Möchte man ein Programm schreiben, das keine Interaktion mit dem Benutzer braucht und im Hintergrund läuft, so kann man einen Receiver verwenden. Hierzu leitet man die Basisklasse BroadcastReceiver ab und überschreibt die Methode onReceive. Genau wie eine Aktivität wird ein Receiver mit einem Intent gestartet. Man könnte beispielsweise ein Intent in bestimmten Zeitabständen erzeugen und den Receiver auf diesen reagieren lassen. Besonders sinnvoll ist das Ganze um Daten von bestimmten Ereignissen im Hintegrund zu sammeln oder in regelmässigen Abständen einen Server abzufragen.

Content Provider

Die meisten Programme müssen irgendwo ihre Daten ablegen. Dies kann mit Hilfe von Dateien oder Datenbanken geschehen. Android hat für diesen Zweck SQLite mit an Bord. Man kann Daten entweder direkt in einer SQLite Datenbank speichern, oder den Content Provider verwenden. Der Content Provider ist dabei ein gemeinsamer Speicher (Datenbank), auf den alle Android Programme zugreifen können. So ist auch der Zugriff auf die Kontakte, oder Termine über den Content Provider möglich. Möchte man den Zugriff auf das eigene Programm einschränken, so kann man eine eigene Datenbank anlegen.

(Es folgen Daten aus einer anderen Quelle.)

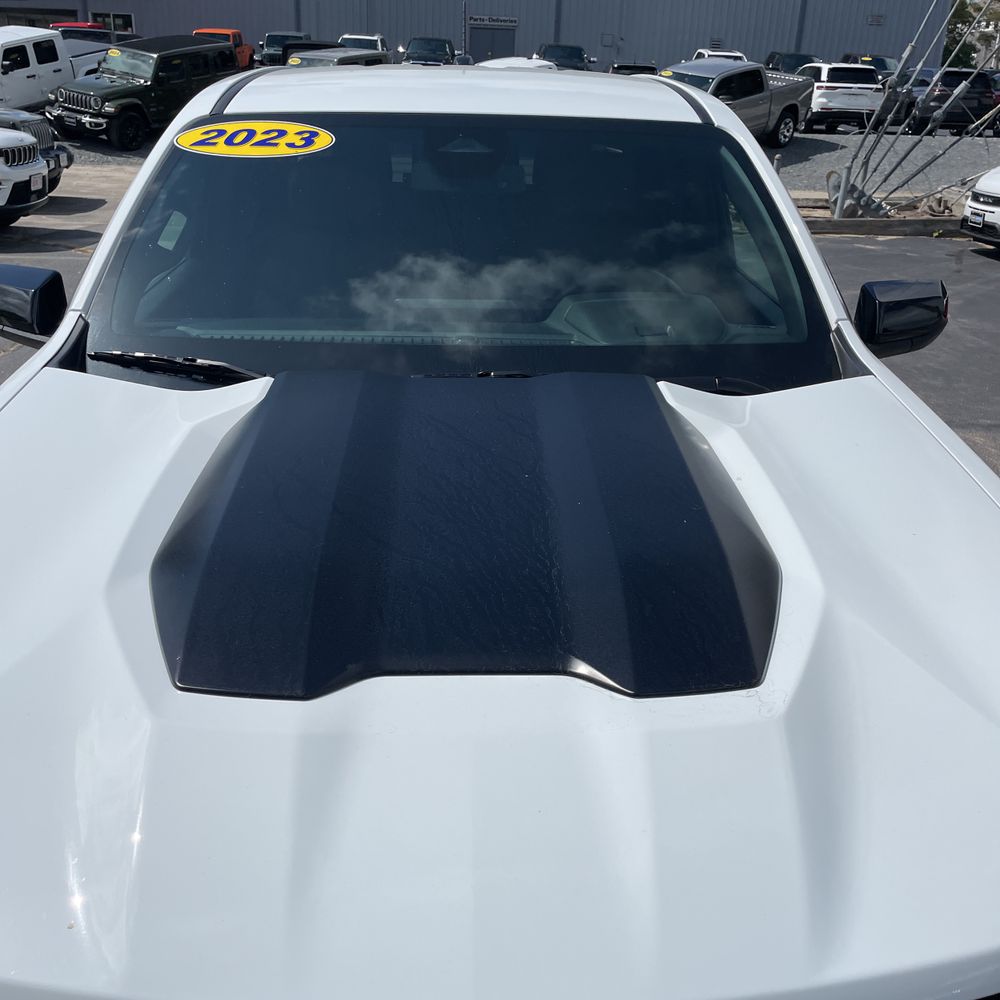2023 Chevrolet Colorado ZR2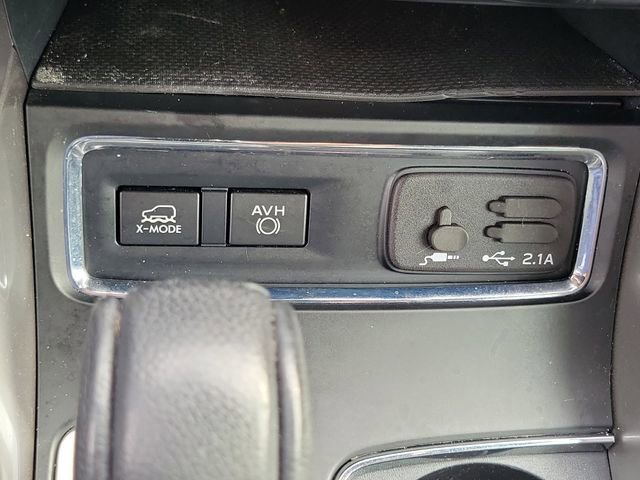 Used 2020 Subaru Ascent Limited w/ Popular Package #2A image 16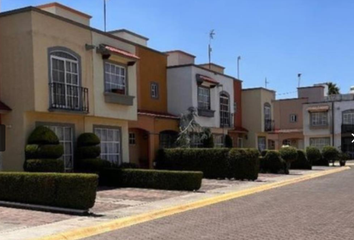 Casa en fraccionamiento en  Rinconada De San Miguel, Rinconada Bugambilia, La Piedad, Cuautitlán Izcalli, Estado De México, México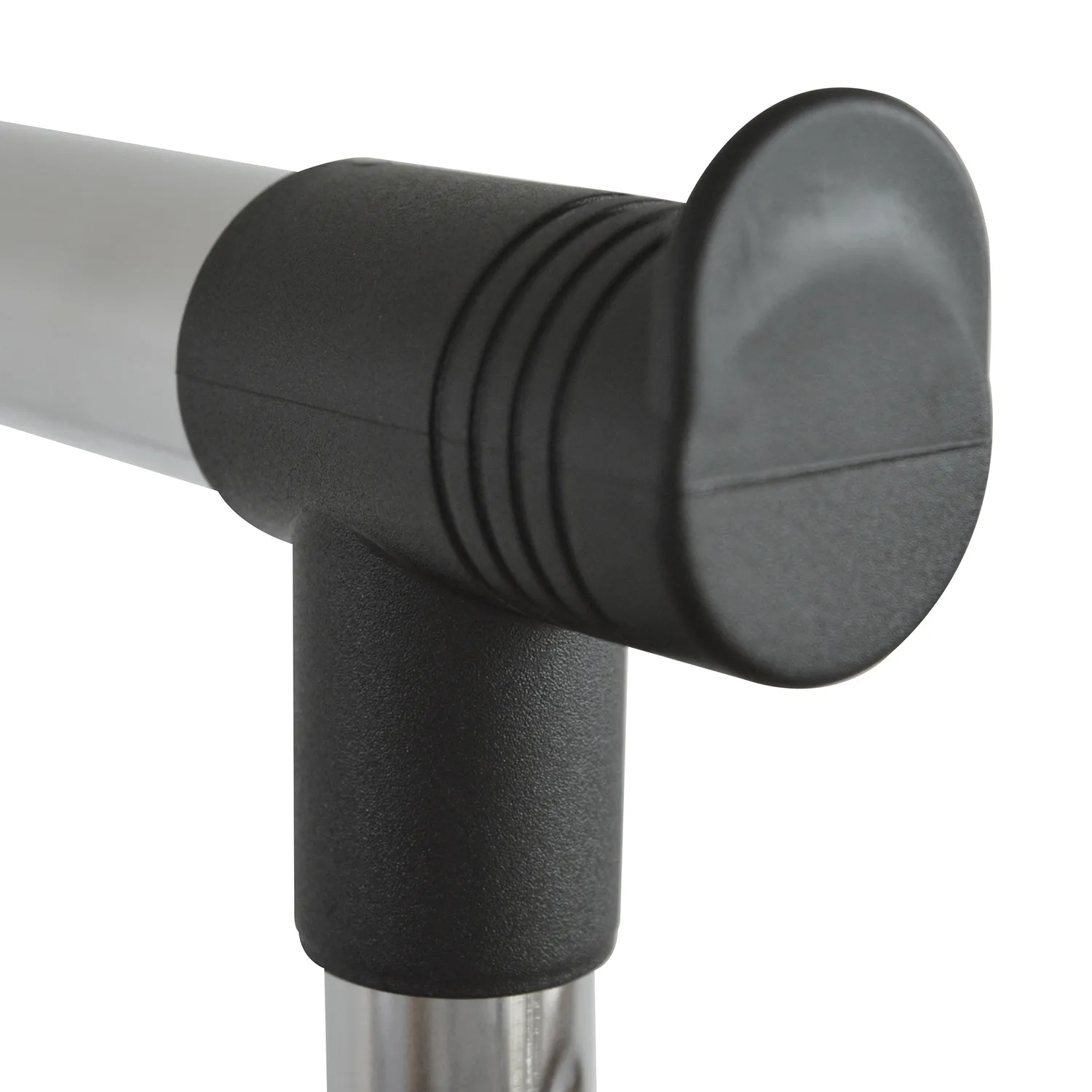 Nắp đế đứng cho áo quần từ PE thay thế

Die SQLite Datenbanken vereinfachen die Datenverwaltung enorm. Allerdings kann es auch sinnvoll sein, direkt auf das Dateisystem zugreifen zu können. Es ist natürlich auch möglich strukturierte XML Dateien zu erstellen und diese auf der Speicherkarte zu speichern, oder man generiert Benärdateien. Hier sind keine Grenzen gesetzt.